▶ _Task input_:
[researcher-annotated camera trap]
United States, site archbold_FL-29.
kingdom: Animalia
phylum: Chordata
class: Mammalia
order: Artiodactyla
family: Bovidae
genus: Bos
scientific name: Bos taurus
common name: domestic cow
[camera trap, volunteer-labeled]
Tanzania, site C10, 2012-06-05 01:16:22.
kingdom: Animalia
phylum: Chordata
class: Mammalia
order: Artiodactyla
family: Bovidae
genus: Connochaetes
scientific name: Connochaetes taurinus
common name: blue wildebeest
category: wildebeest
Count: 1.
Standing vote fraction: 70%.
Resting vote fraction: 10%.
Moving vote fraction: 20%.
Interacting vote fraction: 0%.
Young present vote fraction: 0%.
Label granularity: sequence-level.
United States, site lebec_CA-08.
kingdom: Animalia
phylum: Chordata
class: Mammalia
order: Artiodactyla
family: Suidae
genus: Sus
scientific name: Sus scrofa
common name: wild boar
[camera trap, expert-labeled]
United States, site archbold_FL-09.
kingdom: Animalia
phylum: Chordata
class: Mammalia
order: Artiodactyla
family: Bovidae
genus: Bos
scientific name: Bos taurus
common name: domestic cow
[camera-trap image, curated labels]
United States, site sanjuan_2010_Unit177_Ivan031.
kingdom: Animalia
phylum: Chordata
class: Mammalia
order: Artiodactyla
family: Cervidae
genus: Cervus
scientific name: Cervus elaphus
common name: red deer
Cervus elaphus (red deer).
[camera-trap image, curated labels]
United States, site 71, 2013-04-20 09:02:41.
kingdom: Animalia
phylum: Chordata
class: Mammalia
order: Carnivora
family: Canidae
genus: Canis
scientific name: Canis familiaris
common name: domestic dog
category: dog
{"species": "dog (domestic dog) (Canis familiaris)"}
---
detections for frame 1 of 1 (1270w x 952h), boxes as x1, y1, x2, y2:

▶ _Work to be completed_:
Exactly the lines from the one containing "category: wildebeest" through the end of the records above should be returned, with both ends kept.

▶ _Answer for the task_:
category: wildebeest
Count: 1.
Standing vote fraction: 70%.
Resting vote fraction: 10%.
Moving vote fraction: 20%.
Interacting vote fraction: 0%.
Young present vote fraction: 0%.
Label granularity: sequence-level.
United States, site lebec_CA-08.
kingdom: Animalia
phylum: Chordata
class: Mammalia
order: Artiodactyla
family: Suidae
genus: Sus
scientific name: Sus scrofa
common name: wild boar
[camera trap, expert-labeled]
United States, site archbold_FL-09.
kingdom: Animalia
phylum: Chordata
class: Mammalia
order: Artiodactyla
family: Bovidae
genus: Bos
scientific name: Bos taurus
common name: domestic cow
[camera-trap image, curated labels]
United States, site sanjuan_2010_Unit177_Ivan031.
kingdom: Animalia
phylum: Chordata
class: Mammalia
order: Artiodactyla
family: Cervidae
genus: Cervus
scientific name: Cervus elaphus
common name: red deer
Cervus elaphus (red deer).
[camera-trap image, curated labels]
United States, site 71, 2013-04-20 09:02:41.
kingdom: Animalia
phylum: Chordata
class: Mammalia
order: Carnivora
family: Canidae
genus: Canis
scientific name: Canis familiaris
common name: domestic dog
category: dog
{"species": "dog (domestic dog) (Canis familiaris)"}
---
detections for frame 1 of 1 (1270w x 952h), boxes as x1, y1, x2, y2:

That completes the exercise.